I want fashionable clothes in a 14, which are still good quality (and YY to what steppe said about gaps and riding up and stuff, even though I'm short!) which will also wash well. Things that are well cut, not things that flop over my saggy body. Things that make me smile. Things that don't make me feel 45. NOT things that make me feel like I'm pretending to be 25 though! Things that are pretty and unusual and work together.

That's what I want.

Yougotta clearly child obesity is a huge issue on every level. Is having overweight children running round naked or in too-tight clothes going to solve it?

YouGottaKeepEmSeparated Fri 08-Jan-16 16:22:31

Message withdrawn at poster's request.

Nonidentifyingnc Fri 08-Jan-16 16:27:55

YouGotta, I think that was unfair. Puts me in mind of that silly cow on loose women (Jamelia?) who thinks society should show disapprovsl of fatness by not making it easy to buy clothes. There should be no moral judgement applied to buying nice things to wear - the best way to lose weight is to have good self esteem and to feel you are worth the effort involved in making lifestyle changes. Nice clothes help with that.

LonnyVonnyWilsonFrickett Fri 08-Jan-16 16:32:04

You can lose weight to the extend of needing smaller clothes in a few weeks

Well clearly not everyone can, can they, or there would be no obesity crisis. If a child is overweight it isn't the child's fault. Compounding that misery with clothes that don't fit, that cut into their middles, pull up into their armpits and make them a misery and laughing stock isn't going to help them solve their weight problems.

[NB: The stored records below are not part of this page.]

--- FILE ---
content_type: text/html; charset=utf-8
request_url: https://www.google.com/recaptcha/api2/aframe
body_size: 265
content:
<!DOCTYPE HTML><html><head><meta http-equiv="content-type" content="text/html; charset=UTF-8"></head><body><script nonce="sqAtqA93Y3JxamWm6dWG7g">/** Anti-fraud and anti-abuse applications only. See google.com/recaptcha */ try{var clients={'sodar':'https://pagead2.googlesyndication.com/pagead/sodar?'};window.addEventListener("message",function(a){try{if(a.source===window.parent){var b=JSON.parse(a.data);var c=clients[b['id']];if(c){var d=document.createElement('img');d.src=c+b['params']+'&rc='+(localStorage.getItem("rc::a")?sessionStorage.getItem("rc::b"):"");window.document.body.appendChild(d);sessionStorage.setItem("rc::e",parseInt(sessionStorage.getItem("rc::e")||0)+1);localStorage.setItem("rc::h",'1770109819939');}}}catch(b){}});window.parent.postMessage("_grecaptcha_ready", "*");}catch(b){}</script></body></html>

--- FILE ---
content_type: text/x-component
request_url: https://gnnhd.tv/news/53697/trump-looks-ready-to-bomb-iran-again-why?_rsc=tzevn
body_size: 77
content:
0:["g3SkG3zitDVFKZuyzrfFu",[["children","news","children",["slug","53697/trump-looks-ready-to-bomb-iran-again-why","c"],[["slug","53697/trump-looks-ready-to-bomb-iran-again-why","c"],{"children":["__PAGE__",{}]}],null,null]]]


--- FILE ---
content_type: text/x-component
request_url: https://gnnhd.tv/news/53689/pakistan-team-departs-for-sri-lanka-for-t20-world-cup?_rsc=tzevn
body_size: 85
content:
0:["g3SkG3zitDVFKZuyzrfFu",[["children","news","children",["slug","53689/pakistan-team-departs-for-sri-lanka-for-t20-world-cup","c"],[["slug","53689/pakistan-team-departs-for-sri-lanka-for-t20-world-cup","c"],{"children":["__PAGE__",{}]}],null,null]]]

Lucked Fri 08-Jan-16 16:33:07

I am a size 14-16 and like the non-patterned boden stuff, almost all their dresses come in a long option which has changed my attitude to dresses.

I think you may be priced out of the market though as cotton, silk and wool are relatively expensive and you aren't a designer so how are your cuts/designs going to be better than the high street?

AuntieStella Fri 08-Jan-16 16:44:51

There isn't such a thing as a 'normal' 14 any more. The variation both between and within brands is enormous.

I'd like to see more clothes cut for the large of nork. Pepperberry are sometimes good, but often skimpy. And when clothes are just scaled up, yo get boob clearance the shoulders sit all wrong and necklines are often too wide.

pandaskitchen Fri 08-Jan-16 17:02:55

I think that is a great idea OP, I would love to get some good quality classic items for decent price.

It would be great to get things like crisp well made tailored shirts and trousers, but with room in the tops of the arms and thighs, that do not gape over the bust. Tops being long enough in the body is a pain as well & dresses that don't make you look like a sausage, and are either sleeveless or very short. Nice material would be good too, that washes and keeps it's quality not crepe or jersey- Jersey is not my friend.